- _Stored dataset items_
= Beginning of Section =
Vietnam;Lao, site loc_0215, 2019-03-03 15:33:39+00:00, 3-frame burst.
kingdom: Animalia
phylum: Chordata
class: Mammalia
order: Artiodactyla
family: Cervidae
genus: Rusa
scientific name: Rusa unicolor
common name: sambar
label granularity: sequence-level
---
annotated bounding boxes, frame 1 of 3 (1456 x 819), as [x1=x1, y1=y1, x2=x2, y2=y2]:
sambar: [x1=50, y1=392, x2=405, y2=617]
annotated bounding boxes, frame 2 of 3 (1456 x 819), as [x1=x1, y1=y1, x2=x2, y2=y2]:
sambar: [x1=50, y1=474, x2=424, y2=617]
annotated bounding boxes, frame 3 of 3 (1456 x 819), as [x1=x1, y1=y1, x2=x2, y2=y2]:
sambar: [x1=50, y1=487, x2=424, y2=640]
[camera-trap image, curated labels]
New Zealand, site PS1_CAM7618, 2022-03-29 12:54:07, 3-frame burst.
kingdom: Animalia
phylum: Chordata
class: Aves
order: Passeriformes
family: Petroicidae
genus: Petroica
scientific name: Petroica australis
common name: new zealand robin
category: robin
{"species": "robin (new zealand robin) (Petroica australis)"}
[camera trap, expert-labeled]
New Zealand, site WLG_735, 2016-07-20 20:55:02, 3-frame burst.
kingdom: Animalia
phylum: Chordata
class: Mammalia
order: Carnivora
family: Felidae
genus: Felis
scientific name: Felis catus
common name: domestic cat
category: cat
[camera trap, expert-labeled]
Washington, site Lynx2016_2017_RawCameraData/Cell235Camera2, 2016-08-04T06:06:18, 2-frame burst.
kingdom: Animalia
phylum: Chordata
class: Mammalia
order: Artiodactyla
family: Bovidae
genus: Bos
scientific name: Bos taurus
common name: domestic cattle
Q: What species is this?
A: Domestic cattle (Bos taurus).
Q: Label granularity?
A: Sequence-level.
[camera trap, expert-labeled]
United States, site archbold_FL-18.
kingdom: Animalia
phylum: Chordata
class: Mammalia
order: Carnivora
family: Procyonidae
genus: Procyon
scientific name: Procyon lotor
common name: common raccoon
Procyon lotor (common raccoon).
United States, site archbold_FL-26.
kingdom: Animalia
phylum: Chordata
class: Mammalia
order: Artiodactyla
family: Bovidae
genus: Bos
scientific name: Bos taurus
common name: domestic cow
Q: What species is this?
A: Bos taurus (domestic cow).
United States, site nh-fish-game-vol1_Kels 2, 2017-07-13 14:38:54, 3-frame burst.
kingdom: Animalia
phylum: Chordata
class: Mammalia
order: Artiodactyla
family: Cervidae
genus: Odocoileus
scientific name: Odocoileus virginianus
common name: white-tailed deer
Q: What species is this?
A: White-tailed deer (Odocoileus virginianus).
= End of Section =
- _Exercise prompt_
Each line in the data that holds the string "United" must be returned.

- _Answer to the exercise_
United States, site archbold_FL-18.
United States, site archbold_FL-26.
United States, site nh-fish-game-vol1_Kels 2, 2017-07-13 14:38:54, 3-frame burst.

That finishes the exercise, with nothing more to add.